Put in simple terms, you should not fly in a London park, as they are pretty much ALL considered to be congested areas - so the 150M rule applies.
The rule states you must not fly over or within 150M of any congested area. Unfortunately that means that virtually all of London is out of bounds for quadcopters fitted with cameras. There are also issues with most of central London being controlled airspace, again making flying illegal, as well as bans on flying in all the central parks under their own bylaws.
Best bet is to find a local flying club, who will have legal flying sites and can help with some training as well. These quadcopters are really nice and easy to fly, until things start to go wrong, then you really need to know the basics of flying to recover without a crash. A few hours with an experienced pilot will help a lot.

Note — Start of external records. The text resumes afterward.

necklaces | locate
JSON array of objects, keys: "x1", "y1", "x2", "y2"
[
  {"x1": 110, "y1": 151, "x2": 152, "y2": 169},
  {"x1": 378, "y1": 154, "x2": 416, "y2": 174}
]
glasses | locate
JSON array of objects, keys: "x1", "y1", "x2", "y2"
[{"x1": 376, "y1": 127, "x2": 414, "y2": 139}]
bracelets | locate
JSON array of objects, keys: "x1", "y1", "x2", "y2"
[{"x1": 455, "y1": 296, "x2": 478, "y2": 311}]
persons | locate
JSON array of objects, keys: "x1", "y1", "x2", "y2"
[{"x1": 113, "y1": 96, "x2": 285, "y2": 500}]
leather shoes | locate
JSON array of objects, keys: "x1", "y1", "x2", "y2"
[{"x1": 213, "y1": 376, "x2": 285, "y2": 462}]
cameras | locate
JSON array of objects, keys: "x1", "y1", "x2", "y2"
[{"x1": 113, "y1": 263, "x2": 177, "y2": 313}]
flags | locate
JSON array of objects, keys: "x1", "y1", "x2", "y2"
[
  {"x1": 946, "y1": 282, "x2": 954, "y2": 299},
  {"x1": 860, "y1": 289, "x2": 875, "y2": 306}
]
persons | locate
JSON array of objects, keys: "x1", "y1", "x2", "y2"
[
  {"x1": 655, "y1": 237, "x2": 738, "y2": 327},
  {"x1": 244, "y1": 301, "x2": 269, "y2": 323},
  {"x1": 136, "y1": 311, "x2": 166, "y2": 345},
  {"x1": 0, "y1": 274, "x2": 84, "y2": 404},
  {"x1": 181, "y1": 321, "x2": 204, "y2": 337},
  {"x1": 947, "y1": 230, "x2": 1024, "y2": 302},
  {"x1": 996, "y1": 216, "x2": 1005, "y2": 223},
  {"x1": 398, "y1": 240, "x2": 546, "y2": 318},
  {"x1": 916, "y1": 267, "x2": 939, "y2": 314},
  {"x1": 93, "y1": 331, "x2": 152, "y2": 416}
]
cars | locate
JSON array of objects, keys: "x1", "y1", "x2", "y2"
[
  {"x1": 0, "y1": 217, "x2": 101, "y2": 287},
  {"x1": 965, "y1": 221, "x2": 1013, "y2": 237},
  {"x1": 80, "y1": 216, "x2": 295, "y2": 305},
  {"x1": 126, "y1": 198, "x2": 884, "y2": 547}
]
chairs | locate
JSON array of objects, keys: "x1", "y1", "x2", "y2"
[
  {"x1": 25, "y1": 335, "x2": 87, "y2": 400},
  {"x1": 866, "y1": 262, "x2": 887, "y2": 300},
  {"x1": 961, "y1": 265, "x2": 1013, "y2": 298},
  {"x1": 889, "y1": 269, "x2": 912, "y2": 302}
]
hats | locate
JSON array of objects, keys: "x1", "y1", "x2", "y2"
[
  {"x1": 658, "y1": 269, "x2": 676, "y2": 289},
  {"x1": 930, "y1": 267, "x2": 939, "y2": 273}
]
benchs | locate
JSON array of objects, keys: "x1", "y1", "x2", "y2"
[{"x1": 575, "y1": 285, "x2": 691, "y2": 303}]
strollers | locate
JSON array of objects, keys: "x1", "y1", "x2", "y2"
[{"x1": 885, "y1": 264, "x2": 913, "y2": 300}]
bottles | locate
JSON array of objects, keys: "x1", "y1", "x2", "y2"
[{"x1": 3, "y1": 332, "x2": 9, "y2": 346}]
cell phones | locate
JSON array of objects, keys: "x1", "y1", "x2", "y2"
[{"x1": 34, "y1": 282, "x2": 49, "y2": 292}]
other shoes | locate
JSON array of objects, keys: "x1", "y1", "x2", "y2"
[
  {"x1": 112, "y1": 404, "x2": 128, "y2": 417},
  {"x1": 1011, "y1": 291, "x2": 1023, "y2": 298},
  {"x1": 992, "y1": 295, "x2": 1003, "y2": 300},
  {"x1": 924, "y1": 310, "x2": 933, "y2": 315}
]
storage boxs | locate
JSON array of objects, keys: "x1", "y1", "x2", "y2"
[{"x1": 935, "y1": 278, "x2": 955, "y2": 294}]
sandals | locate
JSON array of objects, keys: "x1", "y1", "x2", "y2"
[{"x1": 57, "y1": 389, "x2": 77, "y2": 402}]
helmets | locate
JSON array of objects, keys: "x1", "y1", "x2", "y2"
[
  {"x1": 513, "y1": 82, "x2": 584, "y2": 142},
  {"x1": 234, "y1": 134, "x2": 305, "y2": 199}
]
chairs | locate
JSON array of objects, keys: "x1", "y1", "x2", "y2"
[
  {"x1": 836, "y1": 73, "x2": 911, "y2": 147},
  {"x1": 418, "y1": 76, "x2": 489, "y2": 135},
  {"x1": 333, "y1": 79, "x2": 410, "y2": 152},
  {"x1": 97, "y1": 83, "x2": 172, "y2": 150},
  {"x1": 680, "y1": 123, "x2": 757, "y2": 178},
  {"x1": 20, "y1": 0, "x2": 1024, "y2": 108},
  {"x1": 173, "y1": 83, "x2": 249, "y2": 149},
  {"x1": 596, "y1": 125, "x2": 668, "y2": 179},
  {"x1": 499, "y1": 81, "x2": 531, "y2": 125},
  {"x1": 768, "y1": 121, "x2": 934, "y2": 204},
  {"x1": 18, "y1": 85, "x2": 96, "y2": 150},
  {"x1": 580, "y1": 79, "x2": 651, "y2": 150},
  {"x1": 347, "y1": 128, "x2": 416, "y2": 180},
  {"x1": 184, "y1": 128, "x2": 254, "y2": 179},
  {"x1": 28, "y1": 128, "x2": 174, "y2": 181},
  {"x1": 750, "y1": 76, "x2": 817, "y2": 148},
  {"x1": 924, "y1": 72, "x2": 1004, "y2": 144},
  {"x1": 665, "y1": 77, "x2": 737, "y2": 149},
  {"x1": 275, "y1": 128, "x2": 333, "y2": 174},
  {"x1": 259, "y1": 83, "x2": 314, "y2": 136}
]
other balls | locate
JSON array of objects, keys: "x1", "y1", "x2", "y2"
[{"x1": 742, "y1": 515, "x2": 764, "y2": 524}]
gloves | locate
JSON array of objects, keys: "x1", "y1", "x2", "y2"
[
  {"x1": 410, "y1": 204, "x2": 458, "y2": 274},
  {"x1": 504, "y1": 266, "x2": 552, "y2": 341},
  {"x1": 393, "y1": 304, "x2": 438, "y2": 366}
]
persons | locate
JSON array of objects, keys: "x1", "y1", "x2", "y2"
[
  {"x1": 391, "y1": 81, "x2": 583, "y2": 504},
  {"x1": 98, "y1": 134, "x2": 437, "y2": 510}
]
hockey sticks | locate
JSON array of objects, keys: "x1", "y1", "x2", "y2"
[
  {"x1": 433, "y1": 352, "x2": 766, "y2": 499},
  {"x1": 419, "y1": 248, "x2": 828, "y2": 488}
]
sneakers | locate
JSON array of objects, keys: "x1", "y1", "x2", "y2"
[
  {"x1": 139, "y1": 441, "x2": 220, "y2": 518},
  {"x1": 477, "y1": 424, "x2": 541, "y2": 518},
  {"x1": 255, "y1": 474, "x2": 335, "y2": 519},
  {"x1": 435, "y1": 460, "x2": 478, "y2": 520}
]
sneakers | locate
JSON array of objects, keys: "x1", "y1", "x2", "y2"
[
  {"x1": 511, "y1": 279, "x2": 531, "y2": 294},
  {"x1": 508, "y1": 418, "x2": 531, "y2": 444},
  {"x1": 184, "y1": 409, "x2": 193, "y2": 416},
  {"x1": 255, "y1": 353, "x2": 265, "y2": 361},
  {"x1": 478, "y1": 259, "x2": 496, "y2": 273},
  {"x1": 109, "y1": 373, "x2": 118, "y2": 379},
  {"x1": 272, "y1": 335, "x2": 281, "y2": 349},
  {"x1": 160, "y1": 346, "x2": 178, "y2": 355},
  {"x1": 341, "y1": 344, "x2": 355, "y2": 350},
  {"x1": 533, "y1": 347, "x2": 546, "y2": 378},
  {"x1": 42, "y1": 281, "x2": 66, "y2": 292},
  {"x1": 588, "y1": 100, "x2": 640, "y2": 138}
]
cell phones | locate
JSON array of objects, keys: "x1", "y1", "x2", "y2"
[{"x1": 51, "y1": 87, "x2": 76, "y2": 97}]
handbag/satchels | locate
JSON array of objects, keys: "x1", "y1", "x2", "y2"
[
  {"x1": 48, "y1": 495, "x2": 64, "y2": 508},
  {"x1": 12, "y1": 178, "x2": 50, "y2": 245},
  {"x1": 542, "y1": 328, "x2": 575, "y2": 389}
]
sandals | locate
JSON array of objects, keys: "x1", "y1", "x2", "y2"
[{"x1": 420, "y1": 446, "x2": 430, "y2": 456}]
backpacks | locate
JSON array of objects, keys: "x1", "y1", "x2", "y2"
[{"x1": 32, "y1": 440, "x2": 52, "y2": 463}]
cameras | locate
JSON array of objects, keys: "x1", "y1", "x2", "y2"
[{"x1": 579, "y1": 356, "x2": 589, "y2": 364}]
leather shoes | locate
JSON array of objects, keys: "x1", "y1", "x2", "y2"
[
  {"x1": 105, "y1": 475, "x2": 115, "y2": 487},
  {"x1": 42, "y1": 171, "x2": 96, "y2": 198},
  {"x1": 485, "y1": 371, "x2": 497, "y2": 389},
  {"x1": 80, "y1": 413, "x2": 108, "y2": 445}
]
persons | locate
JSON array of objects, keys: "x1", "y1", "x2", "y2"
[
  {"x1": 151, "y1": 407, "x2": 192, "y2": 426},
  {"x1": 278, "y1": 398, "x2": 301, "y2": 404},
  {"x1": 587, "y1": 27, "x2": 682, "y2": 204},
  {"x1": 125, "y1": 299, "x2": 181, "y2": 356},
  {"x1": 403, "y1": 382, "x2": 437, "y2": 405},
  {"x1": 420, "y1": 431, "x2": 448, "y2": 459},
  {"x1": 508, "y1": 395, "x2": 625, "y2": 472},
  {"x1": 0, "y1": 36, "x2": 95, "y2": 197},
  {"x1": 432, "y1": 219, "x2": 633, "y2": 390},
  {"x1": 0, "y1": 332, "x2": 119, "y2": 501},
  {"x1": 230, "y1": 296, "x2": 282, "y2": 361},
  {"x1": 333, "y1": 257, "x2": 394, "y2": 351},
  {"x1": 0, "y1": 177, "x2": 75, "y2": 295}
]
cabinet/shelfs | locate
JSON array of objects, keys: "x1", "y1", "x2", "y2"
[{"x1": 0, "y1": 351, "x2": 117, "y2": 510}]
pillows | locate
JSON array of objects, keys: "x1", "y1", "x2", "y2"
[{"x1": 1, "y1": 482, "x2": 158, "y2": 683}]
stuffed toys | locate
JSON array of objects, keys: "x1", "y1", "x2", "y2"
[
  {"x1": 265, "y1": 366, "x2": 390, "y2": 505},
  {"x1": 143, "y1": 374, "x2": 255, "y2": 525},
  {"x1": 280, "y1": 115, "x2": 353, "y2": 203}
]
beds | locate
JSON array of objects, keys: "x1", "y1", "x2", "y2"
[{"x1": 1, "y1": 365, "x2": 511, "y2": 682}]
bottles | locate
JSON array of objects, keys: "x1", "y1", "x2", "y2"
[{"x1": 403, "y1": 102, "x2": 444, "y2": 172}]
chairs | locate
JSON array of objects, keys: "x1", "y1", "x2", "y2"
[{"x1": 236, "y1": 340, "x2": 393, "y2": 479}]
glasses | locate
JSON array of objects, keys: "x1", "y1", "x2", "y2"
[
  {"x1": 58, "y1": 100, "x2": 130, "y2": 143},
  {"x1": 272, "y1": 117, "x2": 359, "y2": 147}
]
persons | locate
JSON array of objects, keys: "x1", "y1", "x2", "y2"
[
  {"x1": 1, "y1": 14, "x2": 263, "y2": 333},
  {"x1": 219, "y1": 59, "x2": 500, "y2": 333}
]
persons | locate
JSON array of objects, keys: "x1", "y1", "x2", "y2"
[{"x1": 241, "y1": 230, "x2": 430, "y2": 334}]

I also don't buy the interference issue only giving you 200M range. Check you don't have any height or distance limits set in the software. I fly on an old air base, with high power radio links from the active USAF communications site next door and can get 600m - 1000M without a problem. I would need to get very close to the transmitters to start having a problem. 2.4GHz Wifi would also need to be quite close to give you a problem as well, as the base stations are less than 50mW each.You need a single big transmitter to swamp the receiver with RF noise to cause a blackout, so a big TV transmitter broadcasting on thousands of watts or similar. Frequency is less important that power when it come to interference.